ACL 2021: Do Context-Aware Translation Models Pay the Right Attention?

In Translation and proofreading

ACL 2021: Do Context-Aware Translation Models Pay the Right Attention? - read the full article about machine translation, Translation and proofreading and from Kayo Yin on Qualified.One
Kayo Yin
Youtube Blogger

Hello, Im Kayo, and today I will present  our work that tries to answer the question "Do Context-Aware Translation  Models Pay the Right Attention?" So to begin, why do we need  context during translation? Well, lets take a look at this example. Here, what  does the word "mole" in this sentence refer to? Well, if the previous sentence was "Things could  start to get dangerous if the ministers find out", then the mole probably refers to a spy. But  if the previous sentence was "Could it be anything serious, Doctor?" the mole refers to  a birthmark instead. So depending on context, the meaning of the word changes, and therefore  its translation depends on the context as well. Current Neural Machine Translation models are  reasonably good at sentence-level translation for high resource language pairs, such  as English and French. So for example, a popular provider can correctly  translate the sentence here. However, when the context changes, the correct  translation should now be "cet grain de beauté" for the mole, but the model does not pick up  on the change in meaning. So current models often fail to produce adequate translations on  a document level when there are ambiguous words that require context to resolve. Another example  is for the translation of the neutral English pronoun "they", where depending on the context,  here "they" refers to "implications" which is a feminine noun in French, so the pronoun should be  the feminine "elle" instead of the masculine "il".

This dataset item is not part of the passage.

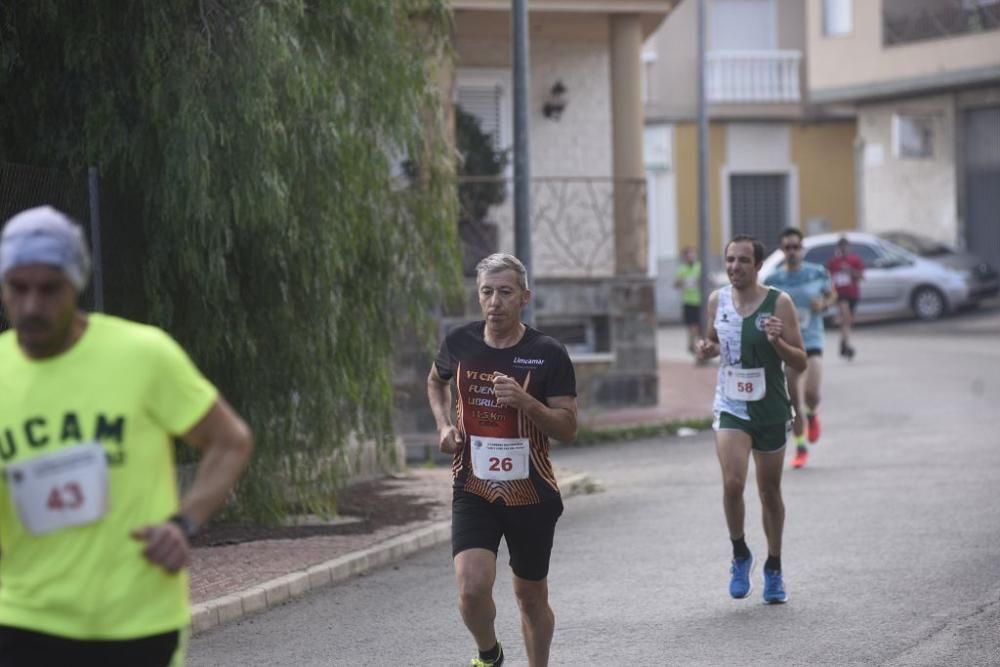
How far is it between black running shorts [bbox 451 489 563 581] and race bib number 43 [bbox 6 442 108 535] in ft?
8.75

To address the difficulties in document level  translation and the importance of context, several methods over the last four or five years have been  proposed to incorporate context in Neural Machine Translation. But even with the necessary context,  these models perform poorly on translating relatively simple discourse phenomena, such as  anaphoric pronouns. In this example, "it" refers to "report", which is a masculine noun in French,  so the pronoun should be the masculine "il". To try to find out why the model made this error,  lets take a look at which tokens the model paid the most attention to, which we highlight in  yellow here. We can see that the model pays high attention to the word "infirmary", which  is a feminine noun when translated into French, but the model does not pay attention to  "report" or "rapport", which would have helped it translate the word accurately. This  may explain why the model made this error.

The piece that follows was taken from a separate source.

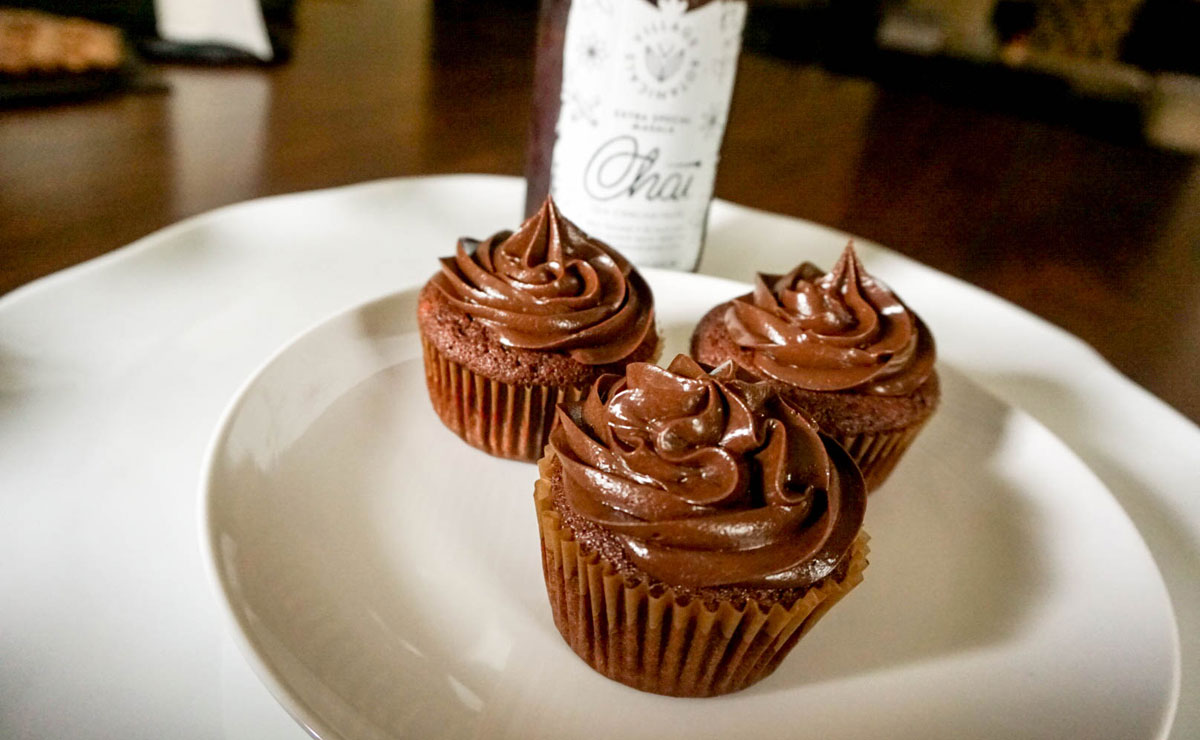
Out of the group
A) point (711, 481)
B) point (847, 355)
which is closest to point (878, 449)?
point (847, 355)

In general, context-aware machine translation  models have been found to often attend to uninformative tokens in context, or do not use  the information contained in the context at all. We, therefore, ask ourselves the  following research questions: First, in context-aware translation, what context  is useful to disambiguate hard translations such as ambiguous pronouns or word senses? Two, are  context-aware machine translation models paying attention to the relevant context or not?  Three, if not, can we encourage them to do so? First, we conducted a user study to  collect the supporting context words that human translators use for disambiguation. We asked 20  professional English-French translators to select the correct translation and then highlight all the  supporting context words that they used to answer. We performed this study for two tasks: first,  pronoun anaphora resolution, where they choose the correct gendered French pronoun that is associated  with a neutral English pronoun, then word-sense disambiguation, where the translator chooses the  French translation for a polysemous English word.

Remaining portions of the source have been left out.